TR13-107 Authors: Gil Cohen, Ivan Bjerre Damgard, Yuval Ishai, Jonas Kolker, Peter Bro Miltersen, Ran Raz, Ron Rothblum

Publication: 9th August 2013 10:40

Downloads: 3401

Keywords:

We put forward a new approach for the design of efficient multiparty protocols:

1. Design a protocol for a small number of parties (say, 3 or 4) which achieves

security against a single corrupted party. Such protocols are typically easy

to construct as they may employ techniques that do not scale well with the

number of corrupted parties.

2. Recursively compose with itself to obtain an efficient n-party protocol which

achieves security against a constant fraction of corrupted parties.

The second step of our approach combines the player emulation technique of Hirt

and Maurer (J. Cryptology, 2000) with constructions of logarithmic-depth formulae

which compute threshold functions using only constant fan-in threshold gates.

Using this approach, we simplify and improve on previous results in cryptography

and distributed computing. In particular:

- We provide conceptually simple constructions of efficient protocols for Secure

Multiparty Computation (MPC) in the presence of an honest majority, as well

as broadcast protocols from point-to-point channels and a 2-cast primitive.

- We obtain new results on MPC over blackbox groups and other algebraic structures.

The above results rely on the following complexity-theoretic contributions, which

may be of independent interest:

- We show that for every integers j,k such that m = (k-1)/(j-1) is an integer,

there is an explicit (poly(n)-time) construction of a logarithmic-depth formula

which computes a good approximation of an (n/m)-out-of-n threshold function using

only j-out-of-k threshold gates and no constants.

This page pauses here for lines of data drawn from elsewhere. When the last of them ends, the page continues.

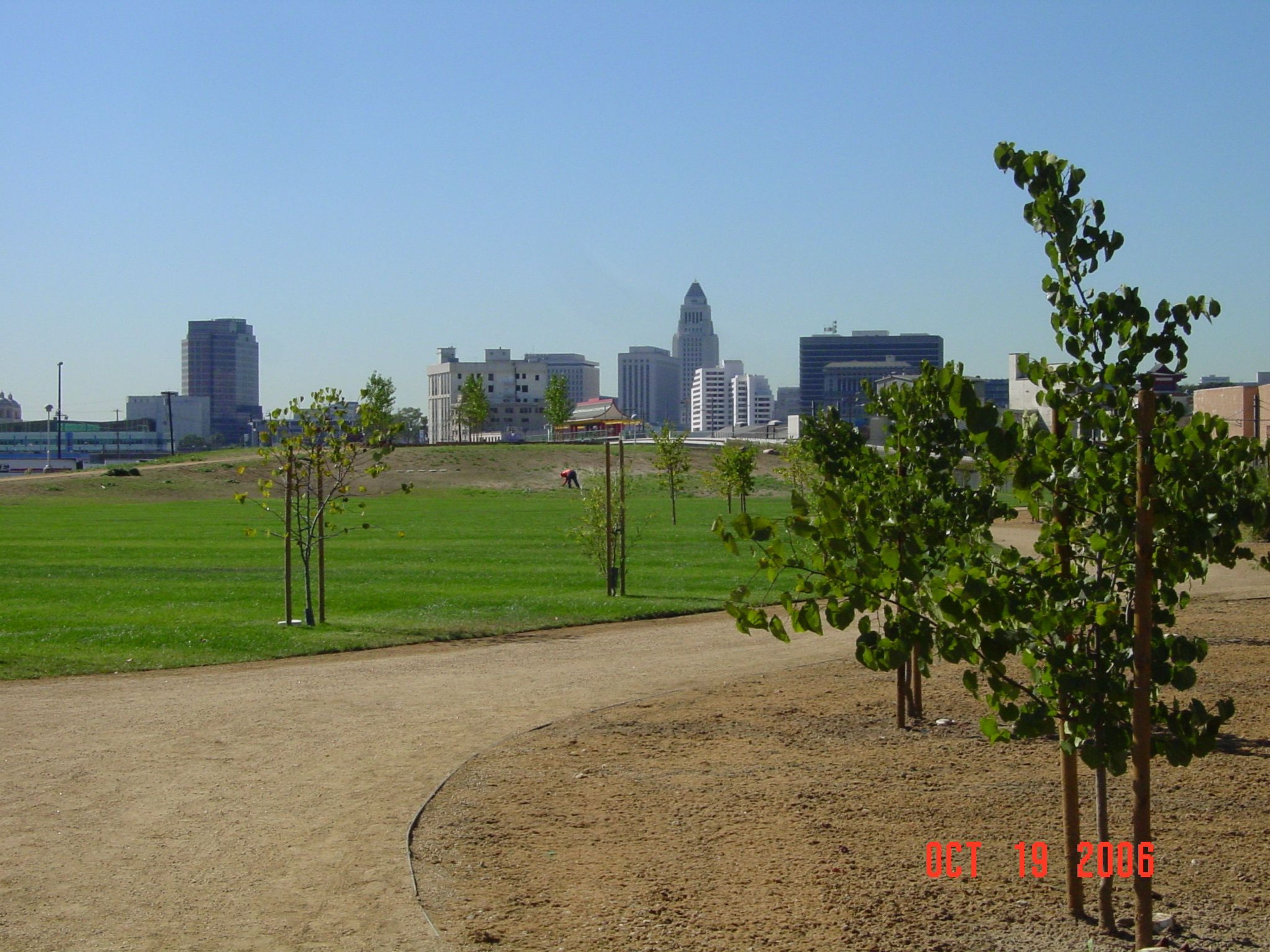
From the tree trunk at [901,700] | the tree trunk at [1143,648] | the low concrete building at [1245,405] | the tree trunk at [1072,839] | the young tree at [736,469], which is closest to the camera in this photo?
the tree trunk at [1143,648]

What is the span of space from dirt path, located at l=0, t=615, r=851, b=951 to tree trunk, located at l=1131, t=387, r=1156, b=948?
11.0 ft

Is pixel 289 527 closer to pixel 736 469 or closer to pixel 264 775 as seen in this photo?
pixel 264 775

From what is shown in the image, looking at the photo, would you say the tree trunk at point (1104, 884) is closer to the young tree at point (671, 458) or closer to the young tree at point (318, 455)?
the young tree at point (318, 455)

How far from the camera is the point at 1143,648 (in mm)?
5336

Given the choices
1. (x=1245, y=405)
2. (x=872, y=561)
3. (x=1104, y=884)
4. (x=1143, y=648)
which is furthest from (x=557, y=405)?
(x=872, y=561)

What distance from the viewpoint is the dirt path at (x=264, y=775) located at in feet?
21.7

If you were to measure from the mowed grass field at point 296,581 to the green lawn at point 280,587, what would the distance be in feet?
0.21

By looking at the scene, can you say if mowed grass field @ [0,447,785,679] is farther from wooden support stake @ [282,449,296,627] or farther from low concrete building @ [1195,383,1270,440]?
low concrete building @ [1195,383,1270,440]

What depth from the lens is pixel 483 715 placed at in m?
11.9

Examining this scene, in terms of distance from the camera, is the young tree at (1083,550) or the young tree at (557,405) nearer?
the young tree at (1083,550)

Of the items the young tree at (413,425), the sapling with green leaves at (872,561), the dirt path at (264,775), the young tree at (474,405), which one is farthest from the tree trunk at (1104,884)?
the young tree at (413,425)

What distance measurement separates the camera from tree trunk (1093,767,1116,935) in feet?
20.3

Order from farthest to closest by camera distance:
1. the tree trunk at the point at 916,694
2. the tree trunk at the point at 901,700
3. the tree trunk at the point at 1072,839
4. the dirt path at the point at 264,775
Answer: the tree trunk at the point at 916,694 < the tree trunk at the point at 901,700 < the dirt path at the point at 264,775 < the tree trunk at the point at 1072,839

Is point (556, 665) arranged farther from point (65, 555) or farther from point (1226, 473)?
point (65, 555)
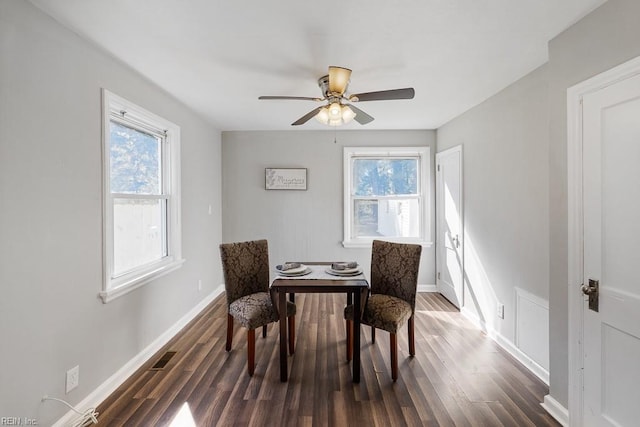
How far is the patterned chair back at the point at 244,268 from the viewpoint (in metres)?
2.63

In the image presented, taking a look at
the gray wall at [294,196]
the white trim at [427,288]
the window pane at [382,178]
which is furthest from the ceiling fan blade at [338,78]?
the white trim at [427,288]

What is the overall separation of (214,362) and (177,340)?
0.67 m

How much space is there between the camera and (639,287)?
1.40m

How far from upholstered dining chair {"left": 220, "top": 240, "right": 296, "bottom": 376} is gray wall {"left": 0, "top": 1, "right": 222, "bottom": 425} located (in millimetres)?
787

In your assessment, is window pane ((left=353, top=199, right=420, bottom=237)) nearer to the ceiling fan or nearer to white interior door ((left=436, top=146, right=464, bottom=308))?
white interior door ((left=436, top=146, right=464, bottom=308))

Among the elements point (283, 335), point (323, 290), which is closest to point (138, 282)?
point (283, 335)

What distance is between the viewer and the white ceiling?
1611 millimetres

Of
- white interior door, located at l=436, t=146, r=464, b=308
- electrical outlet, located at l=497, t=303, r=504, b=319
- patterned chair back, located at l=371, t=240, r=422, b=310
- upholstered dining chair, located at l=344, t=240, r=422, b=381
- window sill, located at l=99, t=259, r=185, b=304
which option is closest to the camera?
window sill, located at l=99, t=259, r=185, b=304

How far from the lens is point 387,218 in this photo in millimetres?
4445

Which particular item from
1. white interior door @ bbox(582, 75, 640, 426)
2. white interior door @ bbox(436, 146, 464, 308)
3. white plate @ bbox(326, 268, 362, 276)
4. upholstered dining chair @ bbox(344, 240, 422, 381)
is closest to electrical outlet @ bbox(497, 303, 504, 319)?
white interior door @ bbox(436, 146, 464, 308)

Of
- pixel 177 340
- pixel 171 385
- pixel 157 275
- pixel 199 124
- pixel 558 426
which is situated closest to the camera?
pixel 558 426

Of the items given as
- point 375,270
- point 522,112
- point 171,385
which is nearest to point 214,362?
point 171,385

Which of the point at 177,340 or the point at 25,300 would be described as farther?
the point at 177,340

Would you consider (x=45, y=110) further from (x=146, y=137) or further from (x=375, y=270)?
(x=375, y=270)
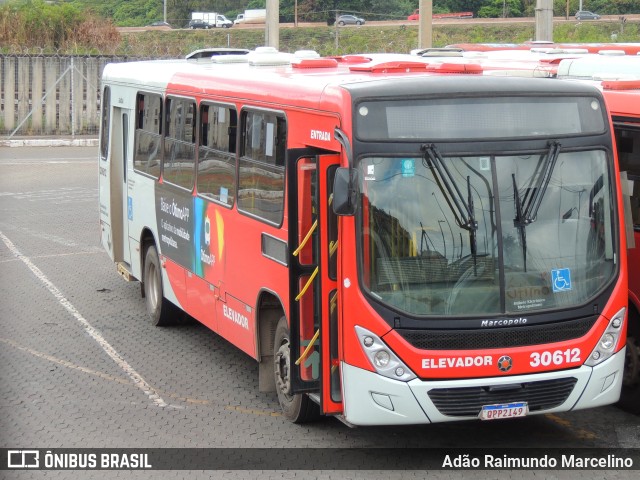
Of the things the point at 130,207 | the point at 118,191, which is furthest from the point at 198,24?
the point at 130,207

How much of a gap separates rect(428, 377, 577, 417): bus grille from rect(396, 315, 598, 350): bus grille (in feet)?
0.95

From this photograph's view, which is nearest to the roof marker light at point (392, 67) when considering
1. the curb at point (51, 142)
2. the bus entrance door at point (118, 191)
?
the bus entrance door at point (118, 191)

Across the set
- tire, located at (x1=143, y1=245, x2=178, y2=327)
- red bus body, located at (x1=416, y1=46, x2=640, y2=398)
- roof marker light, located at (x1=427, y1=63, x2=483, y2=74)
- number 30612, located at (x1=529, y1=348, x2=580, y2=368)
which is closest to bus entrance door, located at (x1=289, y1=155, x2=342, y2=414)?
number 30612, located at (x1=529, y1=348, x2=580, y2=368)

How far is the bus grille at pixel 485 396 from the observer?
7.83 m

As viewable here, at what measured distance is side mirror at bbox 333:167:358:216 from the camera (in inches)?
299

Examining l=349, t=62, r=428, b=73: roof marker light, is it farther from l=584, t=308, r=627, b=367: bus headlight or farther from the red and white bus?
l=584, t=308, r=627, b=367: bus headlight

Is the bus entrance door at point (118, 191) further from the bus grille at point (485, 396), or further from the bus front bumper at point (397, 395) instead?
the bus grille at point (485, 396)

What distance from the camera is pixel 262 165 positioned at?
31.4 ft

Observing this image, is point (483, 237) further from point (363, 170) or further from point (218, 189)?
point (218, 189)

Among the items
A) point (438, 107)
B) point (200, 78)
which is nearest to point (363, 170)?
point (438, 107)

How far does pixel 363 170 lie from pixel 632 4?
8298 centimetres

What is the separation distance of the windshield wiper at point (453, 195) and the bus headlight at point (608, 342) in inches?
44.7

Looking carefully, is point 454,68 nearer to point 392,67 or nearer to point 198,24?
point 392,67

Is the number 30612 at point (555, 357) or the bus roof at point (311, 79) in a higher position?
the bus roof at point (311, 79)
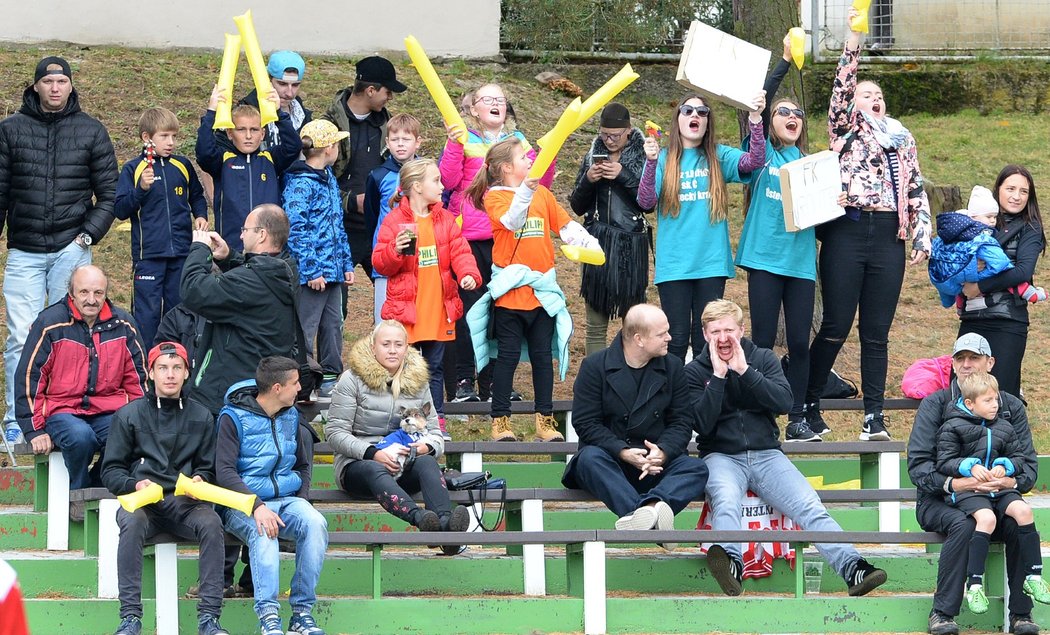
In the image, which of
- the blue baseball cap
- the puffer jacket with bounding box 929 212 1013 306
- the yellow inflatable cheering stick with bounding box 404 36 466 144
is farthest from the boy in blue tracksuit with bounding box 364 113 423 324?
the puffer jacket with bounding box 929 212 1013 306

- For the special case of n-bit majority from 3-bit majority gates, a non-explicit

construction follows from the work of Valiant (J. Algorithms, 1984). For this

special case, we provide an explicit construction with a better approximation than

for the general threshold case, and also an exact explicit construction based on

standard complexity-theoretic or cryptographic assumptions.